We plunge into the second volume of Miguel GomesArabian Nights without the introductory support of prologues. Only the familiar yellow titles remind us that what we’re about to see is not an adaptation, but an inspiration. Told through fictionalized accounts of actual events that occurred in Portugal between 2013 and 2014, events which left many citizens even more impoverished than before. As soon as The Desolate One ended, only a few fully formed thoughts rose out of the rubble left of my mind. Namely, I silently thanked the director for dividing Arabian Nights into three volumes, for it would be highly detrimental to the overall experience if the audience were tasked with watching all six hours in one sitting.

Partitioned into individual stories—some with multiple narrative tangents of their own—the cinematic wealth of information in Arabian Nights is best digested in fragmented doses. The Desolate One, with its three vastly varied reflections of soul-squeezing desolation, might turn out to be the most emblematic of this richness. A point which—unless I find Volume 3 to be some otherworldly masterpiece—no doubt played a part in selecting this particular volume as Portugal’s Oscar entry for Best Foreign Language Film. For even the most emotionally barren tale here, about a reclusive villager of ill-repute on the run from local authorities, is draped in pensive mystery and fried in sun-dried humor. Simao (Chico Chapas) is a son of a bitch, and part of a population of people who are rarely represented on screen. Throughout his story, Gomes constantly pits our perceptions of him and his actions (often bizarre but harmless) with legendary rumors of evil and violence about him, including the reason why the authorities are hounding him. It’s a story of evil full of curiosities, imbued in the kind of lonesomeness found under the surface of so many Westerns.

The second story, with a Judge (Luísa Cruz, pulling off the most memorable performance in Arabian Nights so far) presiding over a case that gets ridiculously out of hand is, in all respects, an intense masterpiece of imagination. Arabian Nights hits the peak of its seductive powers in ‘The Tears of the Judge’ from the increasingly bizarre buildup of crimes and passive-aggressive blame-avoidance and Sayombhu Mukdeeprom’s purplish tinctures cinematography which adds to the phantasmagoria in the air.
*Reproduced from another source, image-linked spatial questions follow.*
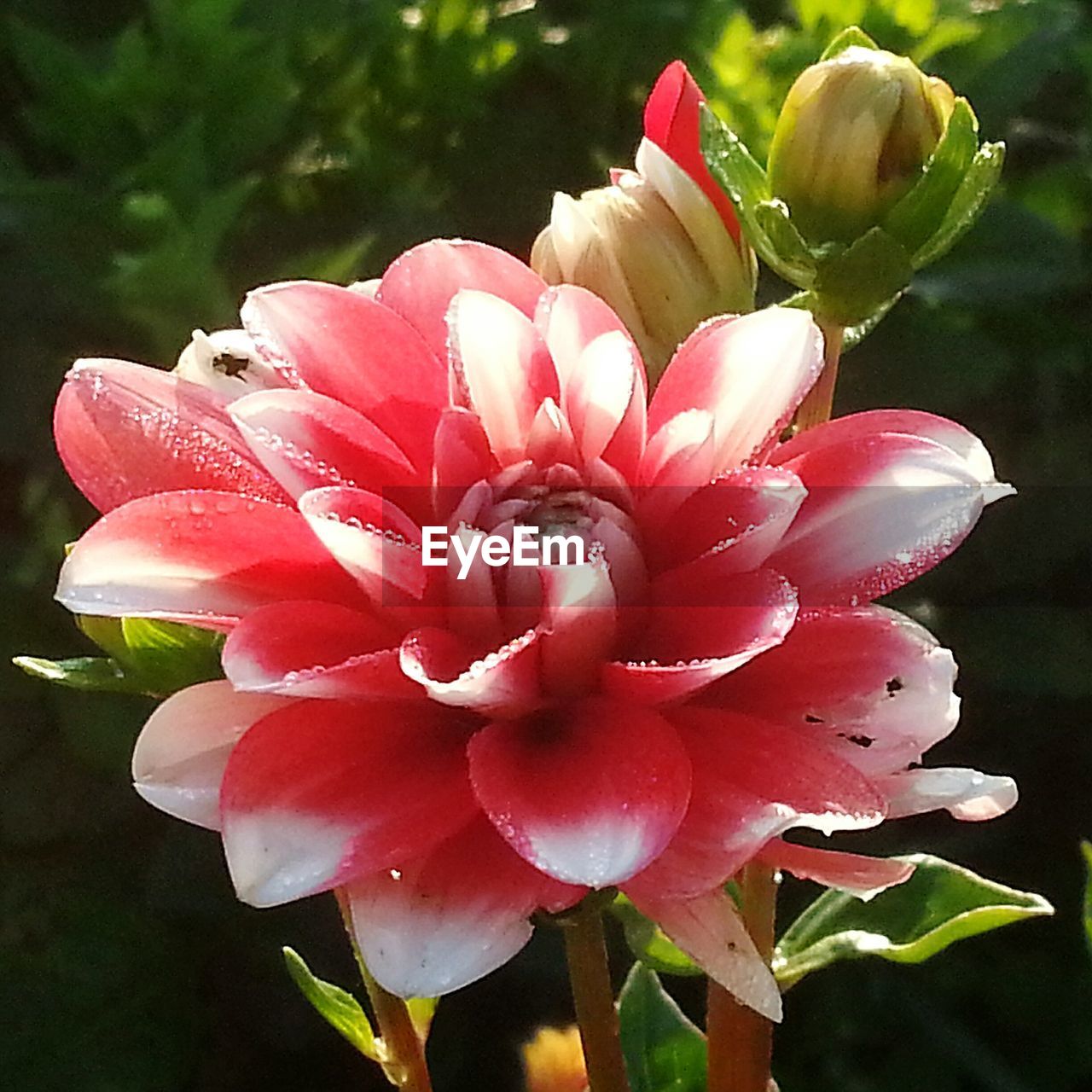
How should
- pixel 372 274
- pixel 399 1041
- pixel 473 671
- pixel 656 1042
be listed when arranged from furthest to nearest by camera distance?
pixel 372 274
pixel 656 1042
pixel 399 1041
pixel 473 671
This chapter is the epicenter of the entire piece. The Portuguese court system gets a fantastical make-over in this story; a smorgasbord of cultures, traditions, time periods, and social classes. It’s bonkers magic realism with an endless lifespan, peppered with mercurial humor, and momentous beyond words.

The third and final tale in The Desolate One immediately recalls Gomes’ beautiful Tabu, thanks to the familiar faces of Isabel Muñoz Cardoso and Teresa Madruga. Centered around a block of apartments, ‘The Owners of Dixie’ is in the lonely spirit of Simao’s story, yet it borrows heavily from the imaginative streak from in the previous chapter. A woman finds a mysterious dog which uncannily resembles her old one, and gives it to her friends in an effort to add some joy into their depressing lives. The dog goes from owner to owner, and is the adorable witness to a perceptible sense of nostalgia and dilapidated human spirit, held delicately together by that strange little thing called love.

My mind turned to rubble by the end because it completely succumbed to the film’s undeniable charms. The Desolate One continues where The Restless One left off, building a bridge from literature to cinema. And in more ways than one, this chapter of Scheherazade’s storytelling edges closer to the cinematic end of that bridge. As an art form that envelops all others unto itself. It’s similar to a piece of classical music; here’s the midsection that’s more abstract, more contemplative, and slower in sinking in, but only because it’s slightly more profound in execution and style than what came before. With its mesmeric mixture of genres and moods, a superb screenplay and inspirational camera work and composition (naked Brazilian ladies sunbathing on the rooftop, in one jaw-dropping shot), The Desolate One may just be the most haunting movement of Gomes’ glorious, deeply melancholic, symphony. The Enchanted One is the next and final volume, but it’s already clear that we’re in the midst of the director’s magnum opus.